* **Task instructions**:
The answer must be every line from the entries below that contains "parents".

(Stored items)
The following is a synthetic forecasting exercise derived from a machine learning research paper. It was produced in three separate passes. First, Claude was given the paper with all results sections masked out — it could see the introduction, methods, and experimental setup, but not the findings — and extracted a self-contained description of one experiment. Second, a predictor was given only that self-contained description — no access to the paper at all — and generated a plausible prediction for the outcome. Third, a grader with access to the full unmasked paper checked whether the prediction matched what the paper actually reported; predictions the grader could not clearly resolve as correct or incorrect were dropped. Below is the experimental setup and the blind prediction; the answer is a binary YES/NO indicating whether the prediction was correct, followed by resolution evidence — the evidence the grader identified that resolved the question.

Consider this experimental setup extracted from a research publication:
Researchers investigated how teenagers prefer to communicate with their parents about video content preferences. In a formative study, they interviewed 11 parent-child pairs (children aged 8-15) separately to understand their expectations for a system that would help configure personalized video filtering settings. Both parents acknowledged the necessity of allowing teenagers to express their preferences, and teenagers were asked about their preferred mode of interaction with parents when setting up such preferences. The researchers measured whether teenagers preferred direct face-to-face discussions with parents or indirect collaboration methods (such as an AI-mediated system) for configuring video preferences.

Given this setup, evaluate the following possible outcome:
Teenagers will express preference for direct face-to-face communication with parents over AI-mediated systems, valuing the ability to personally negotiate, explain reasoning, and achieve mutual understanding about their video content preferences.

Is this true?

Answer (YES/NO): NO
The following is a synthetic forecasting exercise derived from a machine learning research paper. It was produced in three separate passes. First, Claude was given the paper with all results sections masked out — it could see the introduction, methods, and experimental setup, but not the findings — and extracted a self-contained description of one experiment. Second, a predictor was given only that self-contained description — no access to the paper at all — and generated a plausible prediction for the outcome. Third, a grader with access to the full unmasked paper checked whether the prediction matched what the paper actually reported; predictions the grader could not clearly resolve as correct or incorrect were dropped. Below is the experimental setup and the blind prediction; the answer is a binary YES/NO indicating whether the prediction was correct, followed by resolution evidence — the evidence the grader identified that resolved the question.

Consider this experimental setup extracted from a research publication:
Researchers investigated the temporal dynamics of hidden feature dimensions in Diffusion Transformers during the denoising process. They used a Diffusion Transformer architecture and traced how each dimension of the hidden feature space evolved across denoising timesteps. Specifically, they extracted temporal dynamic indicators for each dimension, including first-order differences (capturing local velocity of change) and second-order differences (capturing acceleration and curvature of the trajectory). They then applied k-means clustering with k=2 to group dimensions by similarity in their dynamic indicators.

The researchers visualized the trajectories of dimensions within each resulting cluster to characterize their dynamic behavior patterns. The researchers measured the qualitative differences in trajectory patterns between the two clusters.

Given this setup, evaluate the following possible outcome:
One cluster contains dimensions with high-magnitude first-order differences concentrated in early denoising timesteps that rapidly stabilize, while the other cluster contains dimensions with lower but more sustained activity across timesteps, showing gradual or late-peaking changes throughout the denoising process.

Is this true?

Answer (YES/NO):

* **Exercise solution**:
Researchers investigated how teenagers prefer to communicate with their parents about video content preferences. In a formative study, they interviewed 11 parent-child pairs (children aged 8-15) separately to understand their expectations for a system that would help configure personalized video filtering settings. Both parents acknowledged the necessity of allowing teenagers to express their preferences, and teenagers were asked about their preferred mode of interaction with parents when setting up such preferences. The researchers measured whether teenagers preferred direct face-to-face discussions with parents or indirect collaboration methods (such as an AI-mediated system) for configuring video preferences.
Teenagers will express preference for direct face-to-face communication with parents over AI-mediated systems, valuing the ability to personally negotiate, explain reasoning, and achieve mutual understanding about their video content preferences.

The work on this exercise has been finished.